What follows are records. Restate all of them word for word.

Records
##########

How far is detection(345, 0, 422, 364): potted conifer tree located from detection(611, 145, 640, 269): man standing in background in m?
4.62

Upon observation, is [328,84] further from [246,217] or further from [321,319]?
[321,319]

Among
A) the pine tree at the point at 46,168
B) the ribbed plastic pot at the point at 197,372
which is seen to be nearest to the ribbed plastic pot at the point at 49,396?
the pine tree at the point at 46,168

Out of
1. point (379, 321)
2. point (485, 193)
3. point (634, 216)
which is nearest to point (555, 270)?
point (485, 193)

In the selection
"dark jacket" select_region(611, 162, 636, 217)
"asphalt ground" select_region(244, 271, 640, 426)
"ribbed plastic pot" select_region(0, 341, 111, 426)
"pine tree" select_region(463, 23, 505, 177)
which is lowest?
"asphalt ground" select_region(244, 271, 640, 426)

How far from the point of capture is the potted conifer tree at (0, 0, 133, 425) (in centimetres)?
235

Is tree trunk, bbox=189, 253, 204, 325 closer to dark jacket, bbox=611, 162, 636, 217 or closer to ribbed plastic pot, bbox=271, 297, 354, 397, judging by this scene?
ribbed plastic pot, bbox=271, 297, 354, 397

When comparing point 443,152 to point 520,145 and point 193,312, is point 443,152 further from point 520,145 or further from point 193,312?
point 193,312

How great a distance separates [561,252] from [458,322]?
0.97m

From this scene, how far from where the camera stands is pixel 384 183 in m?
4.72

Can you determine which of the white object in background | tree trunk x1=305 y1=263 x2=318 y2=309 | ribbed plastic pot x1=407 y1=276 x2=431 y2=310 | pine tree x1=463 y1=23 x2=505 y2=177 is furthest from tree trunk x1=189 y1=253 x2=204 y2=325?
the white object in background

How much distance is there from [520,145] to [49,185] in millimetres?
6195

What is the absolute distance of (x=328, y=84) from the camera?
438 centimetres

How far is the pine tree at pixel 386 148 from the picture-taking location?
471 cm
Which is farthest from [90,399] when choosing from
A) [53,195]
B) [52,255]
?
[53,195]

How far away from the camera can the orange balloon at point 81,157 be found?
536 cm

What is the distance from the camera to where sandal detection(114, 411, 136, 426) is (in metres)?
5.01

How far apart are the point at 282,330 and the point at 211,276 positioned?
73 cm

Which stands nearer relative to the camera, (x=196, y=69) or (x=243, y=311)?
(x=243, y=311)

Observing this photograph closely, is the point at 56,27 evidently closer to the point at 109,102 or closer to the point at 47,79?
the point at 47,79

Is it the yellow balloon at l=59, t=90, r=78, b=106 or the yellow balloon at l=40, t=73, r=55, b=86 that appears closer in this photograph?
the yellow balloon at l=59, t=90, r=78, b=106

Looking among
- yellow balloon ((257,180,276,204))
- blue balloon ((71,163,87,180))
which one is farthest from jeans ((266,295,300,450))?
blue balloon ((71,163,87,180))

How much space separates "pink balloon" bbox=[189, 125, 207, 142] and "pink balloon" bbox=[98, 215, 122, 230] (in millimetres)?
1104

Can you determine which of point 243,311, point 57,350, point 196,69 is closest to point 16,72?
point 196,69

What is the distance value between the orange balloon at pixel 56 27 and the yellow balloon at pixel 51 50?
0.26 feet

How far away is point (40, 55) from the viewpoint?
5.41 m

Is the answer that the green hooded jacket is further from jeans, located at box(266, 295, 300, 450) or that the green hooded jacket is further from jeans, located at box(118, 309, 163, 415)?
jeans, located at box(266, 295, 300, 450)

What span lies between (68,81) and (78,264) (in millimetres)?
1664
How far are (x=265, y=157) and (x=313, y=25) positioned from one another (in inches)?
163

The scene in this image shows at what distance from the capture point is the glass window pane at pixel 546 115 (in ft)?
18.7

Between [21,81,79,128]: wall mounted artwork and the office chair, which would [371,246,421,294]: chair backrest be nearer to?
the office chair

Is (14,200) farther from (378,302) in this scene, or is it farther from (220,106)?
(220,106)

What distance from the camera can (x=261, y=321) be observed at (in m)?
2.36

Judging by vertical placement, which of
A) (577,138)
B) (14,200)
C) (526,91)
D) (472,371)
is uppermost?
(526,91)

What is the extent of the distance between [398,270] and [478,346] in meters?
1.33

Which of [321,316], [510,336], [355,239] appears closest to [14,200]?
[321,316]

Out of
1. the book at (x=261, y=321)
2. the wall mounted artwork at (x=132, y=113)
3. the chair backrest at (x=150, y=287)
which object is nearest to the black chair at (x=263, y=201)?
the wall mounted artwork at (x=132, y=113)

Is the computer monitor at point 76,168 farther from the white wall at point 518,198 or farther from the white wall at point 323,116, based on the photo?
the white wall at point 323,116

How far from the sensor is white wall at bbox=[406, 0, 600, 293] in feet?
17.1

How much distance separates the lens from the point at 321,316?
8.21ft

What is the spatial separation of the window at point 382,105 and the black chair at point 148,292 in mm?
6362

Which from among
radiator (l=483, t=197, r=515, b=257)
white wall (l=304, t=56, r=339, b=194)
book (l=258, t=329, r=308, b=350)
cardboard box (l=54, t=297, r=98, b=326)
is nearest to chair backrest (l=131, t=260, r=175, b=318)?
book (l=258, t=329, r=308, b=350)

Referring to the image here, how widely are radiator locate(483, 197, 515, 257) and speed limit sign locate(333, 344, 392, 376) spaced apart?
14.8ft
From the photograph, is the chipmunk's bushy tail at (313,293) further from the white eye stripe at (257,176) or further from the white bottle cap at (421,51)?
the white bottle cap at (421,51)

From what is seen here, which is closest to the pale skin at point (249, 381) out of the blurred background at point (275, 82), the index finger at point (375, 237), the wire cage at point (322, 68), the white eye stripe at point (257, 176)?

##########

-- TASK RESPONSE --
How far is detection(345, 0, 422, 364): potted conifer tree located from detection(611, 145, 640, 269): man standing in background in m?
4.62

Upon observation, is [328,84] further from [246,217] or further from [321,319]?
[321,319]

Among
A) the pine tree at the point at 46,168
B) the ribbed plastic pot at the point at 197,372
which is seen to be nearest to the ribbed plastic pot at the point at 49,396?
the pine tree at the point at 46,168

Out of
1. point (379, 321)
2. point (485, 193)
3. point (634, 216)
which is nearest to point (555, 270)?
point (485, 193)

In the selection
"dark jacket" select_region(611, 162, 636, 217)
"asphalt ground" select_region(244, 271, 640, 426)
"ribbed plastic pot" select_region(0, 341, 111, 426)
"pine tree" select_region(463, 23, 505, 177)
which is lowest?
"asphalt ground" select_region(244, 271, 640, 426)

How far from the point of capture is the potted conifer tree at (0, 0, 133, 425) (in centimetres)?
235

Is tree trunk, bbox=189, 253, 204, 325 closer to dark jacket, bbox=611, 162, 636, 217 or closer to ribbed plastic pot, bbox=271, 297, 354, 397, judging by this scene?
ribbed plastic pot, bbox=271, 297, 354, 397

When comparing point 443,152 to point 520,145 and point 193,312, is point 443,152 further from point 520,145 or further from point 193,312?
point 193,312

How great a distance separates [561,252] from [458,322]?
0.97m

From this scene, how far from where the camera stands is pixel 384 183 in m?
4.72

Can you determine which of the white object in background | tree trunk x1=305 y1=263 x2=318 y2=309 | ribbed plastic pot x1=407 y1=276 x2=431 y2=310 | pine tree x1=463 y1=23 x2=505 y2=177 is furthest from tree trunk x1=189 y1=253 x2=204 y2=325?
the white object in background

How much distance is there from [520,145] to [49,185] in millimetres?
6195

What is the absolute distance of (x=328, y=84) from the camera?
438 centimetres

How far is the pine tree at pixel 386 148 from the picture-taking location?
471 cm
Which is farthest from [90,399] when choosing from
A) [53,195]
B) [52,255]
?
[53,195]

How far away from the camera can the orange balloon at point 81,157 be found?
536 cm

What is the distance from the camera to where sandal detection(114, 411, 136, 426) is (in metres)?
5.01

How far apart are the point at 282,330 and the point at 211,276 positioned?
73 cm

Which stands nearer relative to the camera, (x=196, y=69) or (x=243, y=311)?
(x=243, y=311)

Observing this photograph closely, is the point at 56,27 evidently closer to the point at 109,102 or closer to the point at 47,79?
the point at 47,79

Is it the yellow balloon at l=59, t=90, r=78, b=106 or the yellow balloon at l=40, t=73, r=55, b=86 that appears closer in this photograph?
the yellow balloon at l=59, t=90, r=78, b=106

Looking among
- yellow balloon ((257,180,276,204))
- blue balloon ((71,163,87,180))
which one is farthest from jeans ((266,295,300,450))?
blue balloon ((71,163,87,180))

How much space separates "pink balloon" bbox=[189, 125, 207, 142] and "pink balloon" bbox=[98, 215, 122, 230] (in millimetres)?
1104

Can you determine which of point 243,311, point 57,350, point 196,69 is closest to point 16,72?
point 196,69

What is the distance value between the orange balloon at pixel 56 27 and the yellow balloon at pixel 51 50?
0.26 feet

How far away is point (40, 55) from the viewpoint?
5.41 m

Is the answer that the green hooded jacket is further from jeans, located at box(266, 295, 300, 450) or that the green hooded jacket is further from jeans, located at box(118, 309, 163, 415)?
jeans, located at box(266, 295, 300, 450)

What span lies between (68,81) and (78,264) (in millimetres)?
1664
How far are (x=265, y=157) and (x=313, y=25) positioned from one another (in inches)?
163

The scene in this image shows at what distance from the capture point is the glass window pane at pixel 546 115 (in ft)?
18.7

Between [21,81,79,128]: wall mounted artwork and the office chair, which would [371,246,421,294]: chair backrest be nearer to?
the office chair

Is (14,200) farther from (378,302) in this scene, or is it farther from (220,106)?
(220,106)

What distance from the camera can (x=261, y=321) be observed at (in m)?
2.36

Judging by vertical placement, which of
A) (577,138)
B) (14,200)
C) (526,91)
D) (472,371)
is uppermost?
(526,91)

What is the extent of the distance between [398,270] and [478,346] in meters?
1.33

Which of [321,316], [510,336], [355,239] appears closest to [14,200]?
[321,316]

Out of
1. the book at (x=261, y=321)
2. the wall mounted artwork at (x=132, y=113)
3. the chair backrest at (x=150, y=287)
which object is nearest to the black chair at (x=263, y=201)?
the wall mounted artwork at (x=132, y=113)

Is the computer monitor at point 76,168 farther from the white wall at point 518,198 or farther from the white wall at point 323,116, based on the photo?
the white wall at point 323,116

How far from the sensor is white wall at bbox=[406, 0, 600, 293] in feet?
17.1

How much distance separates the lens from the point at 321,316?
8.21ft

What is the spatial separation of the window at point 382,105 and the black chair at point 148,292 in mm?
6362

Which from among
radiator (l=483, t=197, r=515, b=257)
white wall (l=304, t=56, r=339, b=194)
book (l=258, t=329, r=308, b=350)
cardboard box (l=54, t=297, r=98, b=326)
is nearest to chair backrest (l=131, t=260, r=175, b=318)?
book (l=258, t=329, r=308, b=350)

Referring to the image here, how widely are radiator locate(483, 197, 515, 257) and speed limit sign locate(333, 344, 392, 376) spaced apart?
14.8ft
From the photograph, is the chipmunk's bushy tail at (313,293) further from the white eye stripe at (257,176) or further from the white bottle cap at (421,51)?
the white bottle cap at (421,51)

From what is seen here, which is closest to the pale skin at point (249, 381) out of the blurred background at point (275, 82), the index finger at point (375, 237), the wire cage at point (322, 68), the white eye stripe at point (257, 176)?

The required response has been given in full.